Fragmento del documento —
Pastrana y la guerrilla

En cualquier otro país del mundo un acuerdo entre el Gobierno y la guerrilla para hablar de paz, con la garantía añadida de que el poder va a despejar cinco municipios para negociar en ellos sin peligro de interferencias, bastaría para que se observara una tregua, al menos de hecho, hasta que comenzaran esas conversaciones. No ocurre así en Colombia, donde reina un extraño juridicismo en las relaciones entre el Estado y su enemigo insurreccional, la guerrilla. Como los acuerdos entre el presidente Pastrana y el líder de las FARC, Manuel Marulanda, no hablaban de alto el fuego, las operaciones contra el Ejército arrecian en los últimos días, con docenas de bajas y prisioneros entre los militares. Y, de igual forma, en cualquier otro país los enfrentamientos de las zonas limítrofes entre el Choco y Antioquia augurarían un perverso porvenir a esas conversaciones que, en buena lógica, es posible que no llegaran ni a celebrarse. Pero esa lógica no vale para Colombia, donde es perfectamente posible librar la guerra con una mano y proclamar con la otra el convencimiento de que la paz es el objetivo de todos. Eso no significa, naturalmente, que para la opinión colombiana sea indiferente que las FARC batallen o no hasta la víspera del comienzo de la negociación, sino que el mesianismo autoimbuido de la guerrilla le hace creer que le está todo permitido.

Extractos de registros —
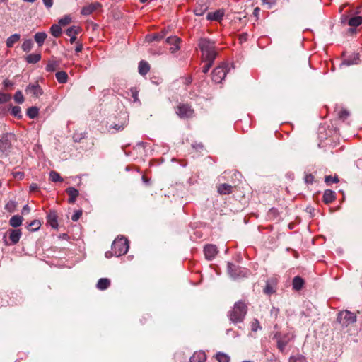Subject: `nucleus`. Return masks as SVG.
I'll return each mask as SVG.
<instances>
[{"label": "nucleus", "instance_id": "aec40b11", "mask_svg": "<svg viewBox=\"0 0 362 362\" xmlns=\"http://www.w3.org/2000/svg\"><path fill=\"white\" fill-rule=\"evenodd\" d=\"M66 192L69 196V198L68 199L69 203L74 204L76 202V197L79 194L78 190L74 187H69L66 189Z\"/></svg>", "mask_w": 362, "mask_h": 362}, {"label": "nucleus", "instance_id": "a211bd4d", "mask_svg": "<svg viewBox=\"0 0 362 362\" xmlns=\"http://www.w3.org/2000/svg\"><path fill=\"white\" fill-rule=\"evenodd\" d=\"M206 359L205 352L202 351H195L190 357L189 362H204Z\"/></svg>", "mask_w": 362, "mask_h": 362}, {"label": "nucleus", "instance_id": "f257e3e1", "mask_svg": "<svg viewBox=\"0 0 362 362\" xmlns=\"http://www.w3.org/2000/svg\"><path fill=\"white\" fill-rule=\"evenodd\" d=\"M199 47L202 53V60L205 62L202 67V72L206 74L217 56L215 42L206 38H201L199 41Z\"/></svg>", "mask_w": 362, "mask_h": 362}, {"label": "nucleus", "instance_id": "c9c22d12", "mask_svg": "<svg viewBox=\"0 0 362 362\" xmlns=\"http://www.w3.org/2000/svg\"><path fill=\"white\" fill-rule=\"evenodd\" d=\"M38 112L39 110L36 107H31L27 110V115L31 119L35 118L38 115Z\"/></svg>", "mask_w": 362, "mask_h": 362}, {"label": "nucleus", "instance_id": "ea45409f", "mask_svg": "<svg viewBox=\"0 0 362 362\" xmlns=\"http://www.w3.org/2000/svg\"><path fill=\"white\" fill-rule=\"evenodd\" d=\"M11 115L18 119L22 117L21 108L19 106H14L11 109Z\"/></svg>", "mask_w": 362, "mask_h": 362}, {"label": "nucleus", "instance_id": "0eeeda50", "mask_svg": "<svg viewBox=\"0 0 362 362\" xmlns=\"http://www.w3.org/2000/svg\"><path fill=\"white\" fill-rule=\"evenodd\" d=\"M228 272L230 277L234 279L246 276L248 274V271L247 269L240 268L230 262L228 263Z\"/></svg>", "mask_w": 362, "mask_h": 362}, {"label": "nucleus", "instance_id": "20e7f679", "mask_svg": "<svg viewBox=\"0 0 362 362\" xmlns=\"http://www.w3.org/2000/svg\"><path fill=\"white\" fill-rule=\"evenodd\" d=\"M233 68L232 64L222 63L213 70L211 73L212 81L217 83H221L225 78L226 74Z\"/></svg>", "mask_w": 362, "mask_h": 362}, {"label": "nucleus", "instance_id": "7c9ffc66", "mask_svg": "<svg viewBox=\"0 0 362 362\" xmlns=\"http://www.w3.org/2000/svg\"><path fill=\"white\" fill-rule=\"evenodd\" d=\"M57 81L60 83H65L68 79V75L65 71H58L55 74Z\"/></svg>", "mask_w": 362, "mask_h": 362}, {"label": "nucleus", "instance_id": "7ed1b4c3", "mask_svg": "<svg viewBox=\"0 0 362 362\" xmlns=\"http://www.w3.org/2000/svg\"><path fill=\"white\" fill-rule=\"evenodd\" d=\"M247 313V306L243 301L237 302L232 310L229 312L228 316L233 323L241 322Z\"/></svg>", "mask_w": 362, "mask_h": 362}, {"label": "nucleus", "instance_id": "4c0bfd02", "mask_svg": "<svg viewBox=\"0 0 362 362\" xmlns=\"http://www.w3.org/2000/svg\"><path fill=\"white\" fill-rule=\"evenodd\" d=\"M49 179L54 182H62L63 180L60 175L56 171H51L49 173Z\"/></svg>", "mask_w": 362, "mask_h": 362}, {"label": "nucleus", "instance_id": "6e6d98bb", "mask_svg": "<svg viewBox=\"0 0 362 362\" xmlns=\"http://www.w3.org/2000/svg\"><path fill=\"white\" fill-rule=\"evenodd\" d=\"M304 180L306 184H312L314 180V177L311 174H307L304 177Z\"/></svg>", "mask_w": 362, "mask_h": 362}, {"label": "nucleus", "instance_id": "774afa93", "mask_svg": "<svg viewBox=\"0 0 362 362\" xmlns=\"http://www.w3.org/2000/svg\"><path fill=\"white\" fill-rule=\"evenodd\" d=\"M38 189V186H37V184H35V183H33V184H31V185H30V191H35V190H36V189Z\"/></svg>", "mask_w": 362, "mask_h": 362}, {"label": "nucleus", "instance_id": "e2e57ef3", "mask_svg": "<svg viewBox=\"0 0 362 362\" xmlns=\"http://www.w3.org/2000/svg\"><path fill=\"white\" fill-rule=\"evenodd\" d=\"M30 207L28 206V204L25 205L23 207V209H22V214H26V213H29L30 212Z\"/></svg>", "mask_w": 362, "mask_h": 362}, {"label": "nucleus", "instance_id": "37998d69", "mask_svg": "<svg viewBox=\"0 0 362 362\" xmlns=\"http://www.w3.org/2000/svg\"><path fill=\"white\" fill-rule=\"evenodd\" d=\"M130 90H131V93H132V98L134 99V103H138L141 104L140 100L139 99V92L136 90V88H132L130 89Z\"/></svg>", "mask_w": 362, "mask_h": 362}, {"label": "nucleus", "instance_id": "79ce46f5", "mask_svg": "<svg viewBox=\"0 0 362 362\" xmlns=\"http://www.w3.org/2000/svg\"><path fill=\"white\" fill-rule=\"evenodd\" d=\"M41 226L40 221L38 220L33 221L30 224L29 227H30V230L35 231L37 230Z\"/></svg>", "mask_w": 362, "mask_h": 362}, {"label": "nucleus", "instance_id": "c756f323", "mask_svg": "<svg viewBox=\"0 0 362 362\" xmlns=\"http://www.w3.org/2000/svg\"><path fill=\"white\" fill-rule=\"evenodd\" d=\"M20 35L17 33L11 35L6 40V46L12 47L20 40Z\"/></svg>", "mask_w": 362, "mask_h": 362}, {"label": "nucleus", "instance_id": "dca6fc26", "mask_svg": "<svg viewBox=\"0 0 362 362\" xmlns=\"http://www.w3.org/2000/svg\"><path fill=\"white\" fill-rule=\"evenodd\" d=\"M224 16L223 10L219 9L216 10L214 12H209L206 15L207 21H221L222 20L223 16Z\"/></svg>", "mask_w": 362, "mask_h": 362}, {"label": "nucleus", "instance_id": "f3484780", "mask_svg": "<svg viewBox=\"0 0 362 362\" xmlns=\"http://www.w3.org/2000/svg\"><path fill=\"white\" fill-rule=\"evenodd\" d=\"M101 6L98 2H94L83 6L81 11L82 15H89Z\"/></svg>", "mask_w": 362, "mask_h": 362}, {"label": "nucleus", "instance_id": "f8f14e48", "mask_svg": "<svg viewBox=\"0 0 362 362\" xmlns=\"http://www.w3.org/2000/svg\"><path fill=\"white\" fill-rule=\"evenodd\" d=\"M180 41L181 40L176 36L168 37L166 39L167 43L171 46L170 47V51L172 54H175L177 51H178L180 49Z\"/></svg>", "mask_w": 362, "mask_h": 362}, {"label": "nucleus", "instance_id": "412c9836", "mask_svg": "<svg viewBox=\"0 0 362 362\" xmlns=\"http://www.w3.org/2000/svg\"><path fill=\"white\" fill-rule=\"evenodd\" d=\"M138 69L139 74L145 76L150 70V65L147 62L142 60L139 63Z\"/></svg>", "mask_w": 362, "mask_h": 362}, {"label": "nucleus", "instance_id": "4be33fe9", "mask_svg": "<svg viewBox=\"0 0 362 362\" xmlns=\"http://www.w3.org/2000/svg\"><path fill=\"white\" fill-rule=\"evenodd\" d=\"M110 285V280L107 278H101L98 280L96 287L98 290L104 291Z\"/></svg>", "mask_w": 362, "mask_h": 362}, {"label": "nucleus", "instance_id": "8fccbe9b", "mask_svg": "<svg viewBox=\"0 0 362 362\" xmlns=\"http://www.w3.org/2000/svg\"><path fill=\"white\" fill-rule=\"evenodd\" d=\"M325 182L327 184L329 183H337L339 182V179L337 177H332V176H326L325 179Z\"/></svg>", "mask_w": 362, "mask_h": 362}, {"label": "nucleus", "instance_id": "de8ad7c7", "mask_svg": "<svg viewBox=\"0 0 362 362\" xmlns=\"http://www.w3.org/2000/svg\"><path fill=\"white\" fill-rule=\"evenodd\" d=\"M262 4L265 6L267 9L272 8L273 5L276 3V0H262Z\"/></svg>", "mask_w": 362, "mask_h": 362}, {"label": "nucleus", "instance_id": "9d476101", "mask_svg": "<svg viewBox=\"0 0 362 362\" xmlns=\"http://www.w3.org/2000/svg\"><path fill=\"white\" fill-rule=\"evenodd\" d=\"M7 233L9 235V239L11 240V243H8L6 240H4L5 245H16L20 240V238L22 235V233L21 229H9L7 231Z\"/></svg>", "mask_w": 362, "mask_h": 362}, {"label": "nucleus", "instance_id": "9b49d317", "mask_svg": "<svg viewBox=\"0 0 362 362\" xmlns=\"http://www.w3.org/2000/svg\"><path fill=\"white\" fill-rule=\"evenodd\" d=\"M25 93L35 98H38L43 94V90L37 83H30L25 88Z\"/></svg>", "mask_w": 362, "mask_h": 362}, {"label": "nucleus", "instance_id": "2eb2a0df", "mask_svg": "<svg viewBox=\"0 0 362 362\" xmlns=\"http://www.w3.org/2000/svg\"><path fill=\"white\" fill-rule=\"evenodd\" d=\"M361 62L360 54L358 53H354L344 59L341 63V65L351 66L354 64H358Z\"/></svg>", "mask_w": 362, "mask_h": 362}, {"label": "nucleus", "instance_id": "2f4dec72", "mask_svg": "<svg viewBox=\"0 0 362 362\" xmlns=\"http://www.w3.org/2000/svg\"><path fill=\"white\" fill-rule=\"evenodd\" d=\"M62 24H52V26L50 28L51 33L54 37H59L62 33Z\"/></svg>", "mask_w": 362, "mask_h": 362}, {"label": "nucleus", "instance_id": "ddd939ff", "mask_svg": "<svg viewBox=\"0 0 362 362\" xmlns=\"http://www.w3.org/2000/svg\"><path fill=\"white\" fill-rule=\"evenodd\" d=\"M205 257L207 260L213 259L218 253L217 247L214 245H207L204 248Z\"/></svg>", "mask_w": 362, "mask_h": 362}, {"label": "nucleus", "instance_id": "603ef678", "mask_svg": "<svg viewBox=\"0 0 362 362\" xmlns=\"http://www.w3.org/2000/svg\"><path fill=\"white\" fill-rule=\"evenodd\" d=\"M82 215V211L81 210H77L74 212V214L71 216V220L73 221H77L80 217Z\"/></svg>", "mask_w": 362, "mask_h": 362}, {"label": "nucleus", "instance_id": "0e129e2a", "mask_svg": "<svg viewBox=\"0 0 362 362\" xmlns=\"http://www.w3.org/2000/svg\"><path fill=\"white\" fill-rule=\"evenodd\" d=\"M45 5L47 7H51L52 6V0H43Z\"/></svg>", "mask_w": 362, "mask_h": 362}, {"label": "nucleus", "instance_id": "b1692460", "mask_svg": "<svg viewBox=\"0 0 362 362\" xmlns=\"http://www.w3.org/2000/svg\"><path fill=\"white\" fill-rule=\"evenodd\" d=\"M165 33L164 31H162L160 33H154L151 35H148L146 36V41L148 42H152L153 41H159L164 37Z\"/></svg>", "mask_w": 362, "mask_h": 362}, {"label": "nucleus", "instance_id": "c85d7f7f", "mask_svg": "<svg viewBox=\"0 0 362 362\" xmlns=\"http://www.w3.org/2000/svg\"><path fill=\"white\" fill-rule=\"evenodd\" d=\"M304 284V281L302 278L299 276H296L293 279V288L296 291H299L302 288Z\"/></svg>", "mask_w": 362, "mask_h": 362}, {"label": "nucleus", "instance_id": "1a4fd4ad", "mask_svg": "<svg viewBox=\"0 0 362 362\" xmlns=\"http://www.w3.org/2000/svg\"><path fill=\"white\" fill-rule=\"evenodd\" d=\"M12 136L11 134H4L0 138V151L7 154L11 148L10 138Z\"/></svg>", "mask_w": 362, "mask_h": 362}, {"label": "nucleus", "instance_id": "c03bdc74", "mask_svg": "<svg viewBox=\"0 0 362 362\" xmlns=\"http://www.w3.org/2000/svg\"><path fill=\"white\" fill-rule=\"evenodd\" d=\"M11 99V95L7 93L0 92V104L6 103Z\"/></svg>", "mask_w": 362, "mask_h": 362}, {"label": "nucleus", "instance_id": "052dcab7", "mask_svg": "<svg viewBox=\"0 0 362 362\" xmlns=\"http://www.w3.org/2000/svg\"><path fill=\"white\" fill-rule=\"evenodd\" d=\"M83 49V45L82 43L79 42H76V48H75V52H81Z\"/></svg>", "mask_w": 362, "mask_h": 362}, {"label": "nucleus", "instance_id": "864d4df0", "mask_svg": "<svg viewBox=\"0 0 362 362\" xmlns=\"http://www.w3.org/2000/svg\"><path fill=\"white\" fill-rule=\"evenodd\" d=\"M348 23H362V16H352Z\"/></svg>", "mask_w": 362, "mask_h": 362}, {"label": "nucleus", "instance_id": "f03ea898", "mask_svg": "<svg viewBox=\"0 0 362 362\" xmlns=\"http://www.w3.org/2000/svg\"><path fill=\"white\" fill-rule=\"evenodd\" d=\"M356 320V315L348 310H341L337 314V322L345 332H350L352 329L357 332V329H354Z\"/></svg>", "mask_w": 362, "mask_h": 362}, {"label": "nucleus", "instance_id": "680f3d73", "mask_svg": "<svg viewBox=\"0 0 362 362\" xmlns=\"http://www.w3.org/2000/svg\"><path fill=\"white\" fill-rule=\"evenodd\" d=\"M260 11V9L258 7H256L254 11H253V15L254 16L256 17L255 20V21H257L258 20V15H259V13Z\"/></svg>", "mask_w": 362, "mask_h": 362}, {"label": "nucleus", "instance_id": "4468645a", "mask_svg": "<svg viewBox=\"0 0 362 362\" xmlns=\"http://www.w3.org/2000/svg\"><path fill=\"white\" fill-rule=\"evenodd\" d=\"M81 28L78 25H73L67 28L66 33L70 37V43L74 44L76 40V35L81 32Z\"/></svg>", "mask_w": 362, "mask_h": 362}, {"label": "nucleus", "instance_id": "39448f33", "mask_svg": "<svg viewBox=\"0 0 362 362\" xmlns=\"http://www.w3.org/2000/svg\"><path fill=\"white\" fill-rule=\"evenodd\" d=\"M129 247L128 240L124 236H118L112 244V251L116 257L125 255Z\"/></svg>", "mask_w": 362, "mask_h": 362}, {"label": "nucleus", "instance_id": "13d9d810", "mask_svg": "<svg viewBox=\"0 0 362 362\" xmlns=\"http://www.w3.org/2000/svg\"><path fill=\"white\" fill-rule=\"evenodd\" d=\"M351 17L349 18V15L346 14V13H344L341 15V23H348L349 22V20L351 18Z\"/></svg>", "mask_w": 362, "mask_h": 362}, {"label": "nucleus", "instance_id": "a878e982", "mask_svg": "<svg viewBox=\"0 0 362 362\" xmlns=\"http://www.w3.org/2000/svg\"><path fill=\"white\" fill-rule=\"evenodd\" d=\"M46 38L47 34L44 32L37 33L34 36L35 41L37 42L39 47L42 46Z\"/></svg>", "mask_w": 362, "mask_h": 362}, {"label": "nucleus", "instance_id": "bf43d9fd", "mask_svg": "<svg viewBox=\"0 0 362 362\" xmlns=\"http://www.w3.org/2000/svg\"><path fill=\"white\" fill-rule=\"evenodd\" d=\"M16 206V203L15 202H13V201H10L9 202L7 203L6 206V208L11 211L12 209H13Z\"/></svg>", "mask_w": 362, "mask_h": 362}, {"label": "nucleus", "instance_id": "6ab92c4d", "mask_svg": "<svg viewBox=\"0 0 362 362\" xmlns=\"http://www.w3.org/2000/svg\"><path fill=\"white\" fill-rule=\"evenodd\" d=\"M276 284V281L274 279H272L270 280H268L267 281L266 286L264 288V293L267 295H271L274 293H275V285Z\"/></svg>", "mask_w": 362, "mask_h": 362}, {"label": "nucleus", "instance_id": "5701e85b", "mask_svg": "<svg viewBox=\"0 0 362 362\" xmlns=\"http://www.w3.org/2000/svg\"><path fill=\"white\" fill-rule=\"evenodd\" d=\"M335 199V193L331 189H326L323 194V201L326 204H329Z\"/></svg>", "mask_w": 362, "mask_h": 362}, {"label": "nucleus", "instance_id": "72a5a7b5", "mask_svg": "<svg viewBox=\"0 0 362 362\" xmlns=\"http://www.w3.org/2000/svg\"><path fill=\"white\" fill-rule=\"evenodd\" d=\"M33 47V42L31 39H28L25 40L22 44V49L24 52H30Z\"/></svg>", "mask_w": 362, "mask_h": 362}, {"label": "nucleus", "instance_id": "4d7b16f0", "mask_svg": "<svg viewBox=\"0 0 362 362\" xmlns=\"http://www.w3.org/2000/svg\"><path fill=\"white\" fill-rule=\"evenodd\" d=\"M279 310L275 307H273L270 310V314L272 316L276 317L279 314Z\"/></svg>", "mask_w": 362, "mask_h": 362}, {"label": "nucleus", "instance_id": "cd10ccee", "mask_svg": "<svg viewBox=\"0 0 362 362\" xmlns=\"http://www.w3.org/2000/svg\"><path fill=\"white\" fill-rule=\"evenodd\" d=\"M22 216L18 215L12 216L9 220V224L13 228L20 226L22 224Z\"/></svg>", "mask_w": 362, "mask_h": 362}, {"label": "nucleus", "instance_id": "3c124183", "mask_svg": "<svg viewBox=\"0 0 362 362\" xmlns=\"http://www.w3.org/2000/svg\"><path fill=\"white\" fill-rule=\"evenodd\" d=\"M339 117L343 120L349 116V112L346 110H341L338 113Z\"/></svg>", "mask_w": 362, "mask_h": 362}, {"label": "nucleus", "instance_id": "423d86ee", "mask_svg": "<svg viewBox=\"0 0 362 362\" xmlns=\"http://www.w3.org/2000/svg\"><path fill=\"white\" fill-rule=\"evenodd\" d=\"M274 337L277 341L278 349L280 351L284 352L287 344L293 339V335L291 333H287L282 336L280 333L276 332Z\"/></svg>", "mask_w": 362, "mask_h": 362}, {"label": "nucleus", "instance_id": "473e14b6", "mask_svg": "<svg viewBox=\"0 0 362 362\" xmlns=\"http://www.w3.org/2000/svg\"><path fill=\"white\" fill-rule=\"evenodd\" d=\"M47 218L48 221L50 223V226L54 228H57L58 223L56 214L54 212H51L50 214H48Z\"/></svg>", "mask_w": 362, "mask_h": 362}, {"label": "nucleus", "instance_id": "69168bd1", "mask_svg": "<svg viewBox=\"0 0 362 362\" xmlns=\"http://www.w3.org/2000/svg\"><path fill=\"white\" fill-rule=\"evenodd\" d=\"M247 33H243L240 37V40L241 42H245L247 40Z\"/></svg>", "mask_w": 362, "mask_h": 362}, {"label": "nucleus", "instance_id": "a18cd8bd", "mask_svg": "<svg viewBox=\"0 0 362 362\" xmlns=\"http://www.w3.org/2000/svg\"><path fill=\"white\" fill-rule=\"evenodd\" d=\"M350 25H351V27H350L347 31H346V35H353L354 34L356 33L357 32V26L359 25L360 24H349Z\"/></svg>", "mask_w": 362, "mask_h": 362}, {"label": "nucleus", "instance_id": "09e8293b", "mask_svg": "<svg viewBox=\"0 0 362 362\" xmlns=\"http://www.w3.org/2000/svg\"><path fill=\"white\" fill-rule=\"evenodd\" d=\"M125 125H126V122L122 123L121 124H115L113 125L110 126L109 130H110L111 129H114L117 132L121 131V130L124 129Z\"/></svg>", "mask_w": 362, "mask_h": 362}, {"label": "nucleus", "instance_id": "e433bc0d", "mask_svg": "<svg viewBox=\"0 0 362 362\" xmlns=\"http://www.w3.org/2000/svg\"><path fill=\"white\" fill-rule=\"evenodd\" d=\"M57 66H58V64L56 61L49 60L47 64L45 69L48 72H52L56 70Z\"/></svg>", "mask_w": 362, "mask_h": 362}, {"label": "nucleus", "instance_id": "6e6552de", "mask_svg": "<svg viewBox=\"0 0 362 362\" xmlns=\"http://www.w3.org/2000/svg\"><path fill=\"white\" fill-rule=\"evenodd\" d=\"M176 114L182 119H187L193 117L194 110L186 104H180L176 110Z\"/></svg>", "mask_w": 362, "mask_h": 362}, {"label": "nucleus", "instance_id": "393cba45", "mask_svg": "<svg viewBox=\"0 0 362 362\" xmlns=\"http://www.w3.org/2000/svg\"><path fill=\"white\" fill-rule=\"evenodd\" d=\"M233 187L230 185L224 183L218 187V192L221 194H229L232 192Z\"/></svg>", "mask_w": 362, "mask_h": 362}, {"label": "nucleus", "instance_id": "a19ab883", "mask_svg": "<svg viewBox=\"0 0 362 362\" xmlns=\"http://www.w3.org/2000/svg\"><path fill=\"white\" fill-rule=\"evenodd\" d=\"M289 362H306V358L302 355L292 356L289 358Z\"/></svg>", "mask_w": 362, "mask_h": 362}, {"label": "nucleus", "instance_id": "338daca9", "mask_svg": "<svg viewBox=\"0 0 362 362\" xmlns=\"http://www.w3.org/2000/svg\"><path fill=\"white\" fill-rule=\"evenodd\" d=\"M15 177H19L20 179H22L24 177V174L22 172H16L14 174Z\"/></svg>", "mask_w": 362, "mask_h": 362}, {"label": "nucleus", "instance_id": "5fc2aeb1", "mask_svg": "<svg viewBox=\"0 0 362 362\" xmlns=\"http://www.w3.org/2000/svg\"><path fill=\"white\" fill-rule=\"evenodd\" d=\"M72 17L71 15H66L58 21V23H71Z\"/></svg>", "mask_w": 362, "mask_h": 362}, {"label": "nucleus", "instance_id": "f704fd0d", "mask_svg": "<svg viewBox=\"0 0 362 362\" xmlns=\"http://www.w3.org/2000/svg\"><path fill=\"white\" fill-rule=\"evenodd\" d=\"M216 358L218 362H229L230 356L224 353L218 352L216 355Z\"/></svg>", "mask_w": 362, "mask_h": 362}, {"label": "nucleus", "instance_id": "49530a36", "mask_svg": "<svg viewBox=\"0 0 362 362\" xmlns=\"http://www.w3.org/2000/svg\"><path fill=\"white\" fill-rule=\"evenodd\" d=\"M251 329L253 332H257L259 329H261V326L259 325V322L257 319H254L251 322Z\"/></svg>", "mask_w": 362, "mask_h": 362}, {"label": "nucleus", "instance_id": "bb28decb", "mask_svg": "<svg viewBox=\"0 0 362 362\" xmlns=\"http://www.w3.org/2000/svg\"><path fill=\"white\" fill-rule=\"evenodd\" d=\"M41 59L40 54H30L25 57V61L28 64H36Z\"/></svg>", "mask_w": 362, "mask_h": 362}, {"label": "nucleus", "instance_id": "58836bf2", "mask_svg": "<svg viewBox=\"0 0 362 362\" xmlns=\"http://www.w3.org/2000/svg\"><path fill=\"white\" fill-rule=\"evenodd\" d=\"M13 99L15 102L18 104H22L24 102V96L21 90H18L16 92Z\"/></svg>", "mask_w": 362, "mask_h": 362}]
</instances>
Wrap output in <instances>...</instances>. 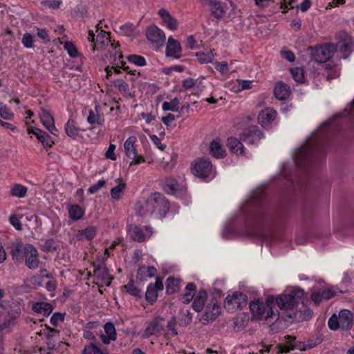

Tarea propuesta — Indica si cada afirmación concuerda con el fragmento sobre Pastrana y la guerrilla: (a) los acuerdos entre Pastrana y Marulanda incluían un alto el fuego; (b) en los últimos días hubo docenas de bajas y prisioneros entre los militares; (c) a la opinión colombiana le es indiferente que las FARC combatan hasta la víspera de la negociación. Responde sí o no a cada una y cita literalmente las palabras del fragmento que lo deciden.

Tarea resuelta —
(a) No: «no hablaban de alto el fuego».
(b) Sí: «con docenas de bajas y prisioneros entre los militares».
(c) No: «Eso no significa, naturalmente, que para la opinión colombiana sea indiferente que las FARC batallen o no hasta la víspera del comienzo de la negociación».